Or maybe tag and you’re the shit?! The good shit, the best, on top of your social media game.
Tag, tag, tag. It’s the number one piece of social media advice I give to every business and organization. Tagging puts the network in social networking. As I mentioned in my Marketing Plan musings, the whole reason we’re on Facebook and Instagram and Twitter is to connect with other people. In bizland that often means connecting with other businesses, vendors, partners, customers, even those you may perceive as competitors in the same market space (rising tide lifts all boats, people.)
Aside from all these “technical” reasons below, the simplest reason to tag is you’re almost guaranteed a Like from whoever you tagged. Who knows, you may even get a Share. Now that’s some dopamine that’ll help anyone get through their work day.
Facebook Tagging
Not only do you show appreciation by tagging and thus highlighting other businesses on Facebook, but you increase the reach of your own post. A friend on the Greater Franklin Development Council (GFDC) is promoting a Challenges and Innovation Local Business Forum. How to increase event promotion beyond the members of the group? Use your panelists! Especially when one of your panelists is representing one of Maine’s biggest and most beloved companies, Renys. By tagging the panelists in event promotion posts, those posts may get seen by people who like Renys but only have a tenuous friend of friend connection to the GFDC.
I used a screenshot instead of embedding a Facebook post because styling embedded Facebook posts is a pain in the butt! If you’re reading this before February 3, 2021 then get in on this biz forum. The panel is full of creative thinkers.
Instagram Tagging
Instagram tagging works a little differently. If you tag someone in your post description it helps highlight their company. If you tag them on the image it puts your image on their page (which helps you gain new followers, and tells them ‘hey, feel free to use this image in your marketing.’) Here Maine Crisp smartly tagged fellow food crafters, Maine’s most popular magazine, and the photographer, who should always be credited with a tag. Click the image to see the tags.
and so Maine Crisp appears on Down East Magazine’s tagged images with their 115k followers, on Crooked Face Creamery’s tagged images, with their 1,600 enthusiastic fans (I know ’cause I’m one of them, I mean have you tried the smoked ricotta?!) And also on Kennebec Cheesery’s page and Fredrikson Farm’s, because Maine’s fine food crafters work together to support the local foods movement, much appreciated by us eaters of good food.

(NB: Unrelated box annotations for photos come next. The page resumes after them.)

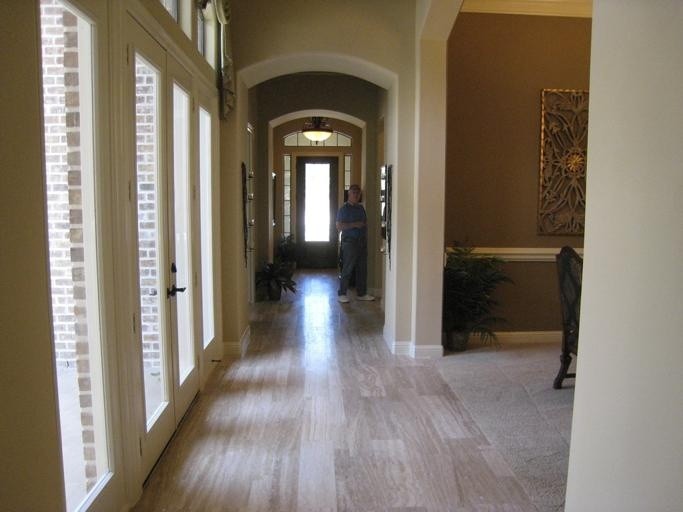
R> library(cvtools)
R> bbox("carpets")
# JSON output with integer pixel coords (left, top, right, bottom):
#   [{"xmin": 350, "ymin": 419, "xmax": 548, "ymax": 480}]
[{"xmin": 436, "ymin": 343, "xmax": 577, "ymax": 512}]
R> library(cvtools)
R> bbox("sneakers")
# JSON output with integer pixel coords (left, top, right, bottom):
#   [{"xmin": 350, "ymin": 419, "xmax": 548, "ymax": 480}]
[
  {"xmin": 338, "ymin": 294, "xmax": 350, "ymax": 303},
  {"xmin": 355, "ymin": 294, "xmax": 375, "ymax": 301}
]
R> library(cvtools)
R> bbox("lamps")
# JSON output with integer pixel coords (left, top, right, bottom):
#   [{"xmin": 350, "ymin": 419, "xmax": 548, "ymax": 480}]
[
  {"xmin": 302, "ymin": 117, "xmax": 333, "ymax": 145},
  {"xmin": 242, "ymin": 161, "xmax": 255, "ymax": 251}
]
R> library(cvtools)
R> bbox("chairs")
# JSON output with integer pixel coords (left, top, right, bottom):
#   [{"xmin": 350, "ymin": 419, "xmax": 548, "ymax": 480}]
[{"xmin": 554, "ymin": 245, "xmax": 583, "ymax": 390}]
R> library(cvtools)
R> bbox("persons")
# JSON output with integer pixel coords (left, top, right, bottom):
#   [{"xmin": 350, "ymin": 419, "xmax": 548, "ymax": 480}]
[{"xmin": 334, "ymin": 184, "xmax": 375, "ymax": 304}]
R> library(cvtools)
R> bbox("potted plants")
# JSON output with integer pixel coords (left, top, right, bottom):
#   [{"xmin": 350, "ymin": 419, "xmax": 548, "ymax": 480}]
[
  {"xmin": 256, "ymin": 261, "xmax": 296, "ymax": 301},
  {"xmin": 442, "ymin": 242, "xmax": 515, "ymax": 351},
  {"xmin": 277, "ymin": 235, "xmax": 313, "ymax": 270}
]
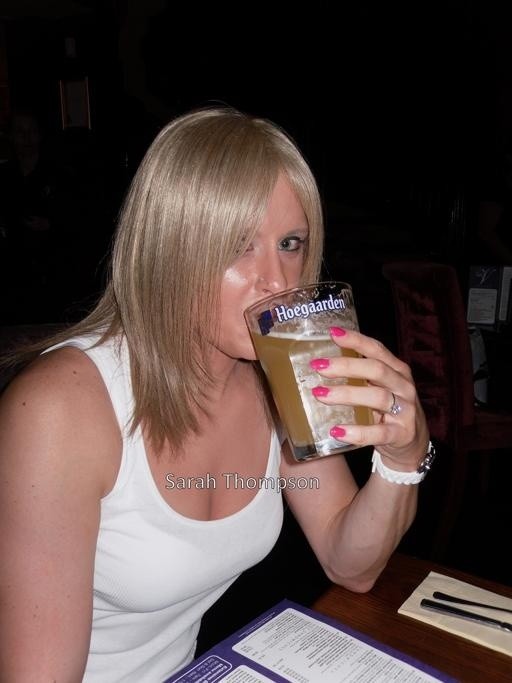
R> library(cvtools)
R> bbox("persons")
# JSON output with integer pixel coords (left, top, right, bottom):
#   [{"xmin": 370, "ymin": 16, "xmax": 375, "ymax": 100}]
[{"xmin": 2, "ymin": 107, "xmax": 437, "ymax": 681}]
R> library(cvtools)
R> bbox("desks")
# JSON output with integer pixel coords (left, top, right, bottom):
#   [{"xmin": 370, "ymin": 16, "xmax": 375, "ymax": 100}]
[{"xmin": 313, "ymin": 552, "xmax": 512, "ymax": 683}]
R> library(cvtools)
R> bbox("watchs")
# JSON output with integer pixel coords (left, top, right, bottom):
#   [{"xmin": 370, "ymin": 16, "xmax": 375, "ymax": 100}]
[{"xmin": 370, "ymin": 440, "xmax": 437, "ymax": 487}]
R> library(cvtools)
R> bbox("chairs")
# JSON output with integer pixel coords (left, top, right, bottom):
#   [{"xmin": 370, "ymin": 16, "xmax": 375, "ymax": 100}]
[{"xmin": 383, "ymin": 262, "xmax": 512, "ymax": 546}]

It’s a beautiful image and Maine Crisp did one heck of a job getting it out there… to make us all hungry.
Twitter Tagging
Twitter is such a noisy swamp that it’s difficult to be heard. Businesses or media organizations with lots of followers will barely check their news feed. Instead they will only look at their notifications. So if you want that media outlet to see your tweet, you tag them in the tweet. You can also tag images on Twitter. However, if you only tag the account you’re trying to reach on the image, as opposed to within the words of the tweet, your tweet will appear in their “All” notifications but not their “Mentions.” Those with thousands to millions of followers are unlikely to wade through All notifications. It’s simply too time consuming. Tag them in the tweet. Write separate tweets to tag competing organizations in their own tweet (they’re not going to retweet anything promoting their competitors.) You can of course tag complementary businesses and organizations in the same tweet.
Twitter conversations are most active in news, politics, entertainment and what surprised me, education. I learned that from Kingfield Elementary School Principal, Dr. Johanna Prince whose Twitter feed is a well-rounded example of selective tagging and hashtagging to further discussions (rather than business promotion.) Here she is reaching out to Scratch Team, an online community with 100K plus followers, and showing #edtech in action:
What a day! @scratch junior with grade 1, amazed at how quickly they created and played. I love days where I can be in #classrooms sharing my love of #edtech and #creativity with kids! #principalLife #AppleEDULeaderChat #edtech207 pic.twitter.com/AxzCio4PJ8
— Johanna Prince (@johannaprince) December 3, 2020
Go Dr Jo! Kingfield is lucky to have a leader conversant in ways to use technology in education.
Whether you’re promoting an event, fostering discussion, trying to help out a friend’s business, or aiming to increase your the reach of your social posts, tagging is key. And just like with hashtags you CAN overdo it, thus annoying everyone. So keep it targeted and aim well, friends.